The city hall and amphitheater are already there. Coming soon: a gymnasium, bowling alley, rooftop dining and much more.
Like many suburban cities across the metro area, the Gwinnett County community of Sugar Hill is making over its downtown to appeal to young millennials and retiring baby boomers who want walkable town centers with plenty to do.
Planning experts are not worried about redundancy as the new downtowns appear. Demand for denser communities that have the attractions and services similar to their urban neighbors far outpaces supply, they say. It’s a return to America’s roots.
“When malls started coming in the ’70s, existing small-town main streets took a real hit,” said Ellen Dunham-Jones, a professor of architecture and urban design at Georgia Tech. “As malls struggle, a lot of downtowns are coming back, increasingly now in the suburbs. Towns that really have existing downtowns, they’re reviving.”
From Peachtree City to Peachtree Corners, cities are spending millions to build parks, government buildings and entertainment spaces and to bring in developers who will create mixed-use areas replete with places to eat, shop, work and live.
Seeing the trend, some cities are building their downtowns anew. Others are looking at old buildings that used to constitute downtowns and deciding it’s time to bring them up to snuff.
“Millennials want the suburbs to look different,” said Sarah Kirsch, executive director of the Urban Land Institute’s Atlanta District Council. “They want it more walkable, more connected, more destinations. …They’re really driving demand in the suburbs.”
In addition to economic development opportunities, a new downtown is often a chance to define a city, old or new.

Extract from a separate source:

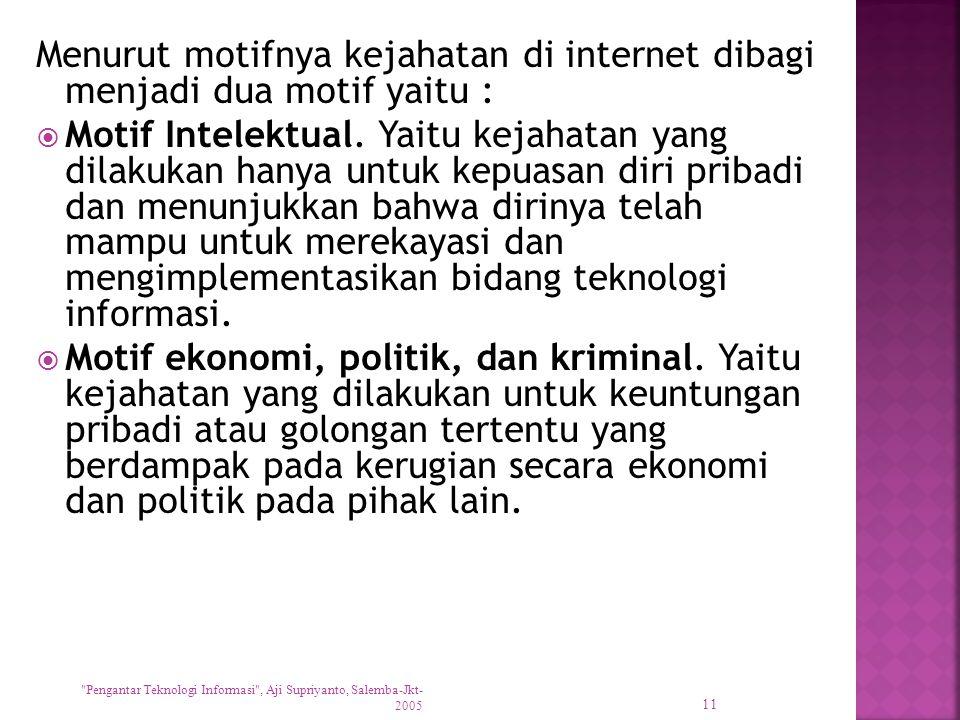 Menurut motifnya kejahatan di internet dibagi menjadi dua motif yaitu :  Motif Intelektual. Yaitu kejahatan yang dilakukan hanya untuk kepuasan diri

“It’s trying to be a place that provides a unique identity to that community,” Dunham-Jones said.
Sugar Hill, a 75-year-old city with a population of about 20,000, is essentially building from scratch. What is now the downtown district was once a window company, a church and mobile homes. The new amphitheater soon will host Travis Tritt, Sister Hazel, The Voice winner Danielle Bradbery and The Blues Brothers.
The city is planning a massive expenditure to build a downtown that includes a single-screen, first-run movie theater that can also be used for performing arts, a six-lane bowling alley, a gymnasium and several restaurants, all called the EpiCenter. A seasonal ice rink the size of Rockefeller Center’s is being considered as a year-round option. A co-work space is slated to open next month and a five-story mixed-use project is expected to break ground nearby over the summer.
Scott Andrews, the city’s communication and events manager, said city leaders don’t think people will commute from Atlanta for dinner. But with unique offerings, like an Irish ice cream pub that serves alcohol-infused confections, and the amount of development taking place, Andrews said he thinks area residents will be drawn downtown. Some, when they graduate from college, may want to come back to Sugar Hill.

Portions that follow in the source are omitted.